## What you have to do
Write out exactly the lines below that run from the one containing "эфалин оранжевый апельсин 151" through the one containing "云课堂精选 | 薛鹏:中国养猪业与荷兰养猪业的差距在哪里?", both included, with no other lines.

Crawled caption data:
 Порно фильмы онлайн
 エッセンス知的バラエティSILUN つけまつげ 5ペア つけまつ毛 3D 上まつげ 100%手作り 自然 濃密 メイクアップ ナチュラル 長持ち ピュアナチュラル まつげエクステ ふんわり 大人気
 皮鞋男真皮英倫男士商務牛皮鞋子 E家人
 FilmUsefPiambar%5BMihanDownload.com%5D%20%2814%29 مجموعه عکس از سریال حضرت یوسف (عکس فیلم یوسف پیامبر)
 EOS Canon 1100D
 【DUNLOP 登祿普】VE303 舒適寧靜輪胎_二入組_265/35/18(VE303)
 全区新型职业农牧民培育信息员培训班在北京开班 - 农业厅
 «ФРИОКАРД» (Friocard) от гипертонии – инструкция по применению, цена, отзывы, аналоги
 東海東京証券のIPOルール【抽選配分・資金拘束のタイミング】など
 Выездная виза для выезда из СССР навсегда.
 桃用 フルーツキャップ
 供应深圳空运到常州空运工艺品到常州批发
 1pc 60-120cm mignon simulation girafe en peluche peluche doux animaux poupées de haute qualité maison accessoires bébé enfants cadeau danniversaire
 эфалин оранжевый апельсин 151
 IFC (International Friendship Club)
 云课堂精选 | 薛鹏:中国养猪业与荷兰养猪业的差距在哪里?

* * *

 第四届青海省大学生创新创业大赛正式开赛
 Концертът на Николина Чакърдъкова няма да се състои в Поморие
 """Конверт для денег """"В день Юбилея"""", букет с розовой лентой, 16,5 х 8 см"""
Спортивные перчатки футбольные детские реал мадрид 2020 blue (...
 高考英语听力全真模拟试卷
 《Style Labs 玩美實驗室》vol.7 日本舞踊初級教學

## Task response
 эфалин оранжевый апельсин 151
 IFC (International Friendship Club)
 云课堂精选 | 薛鹏:中国养猪业与荷兰养猪业的差距在哪里?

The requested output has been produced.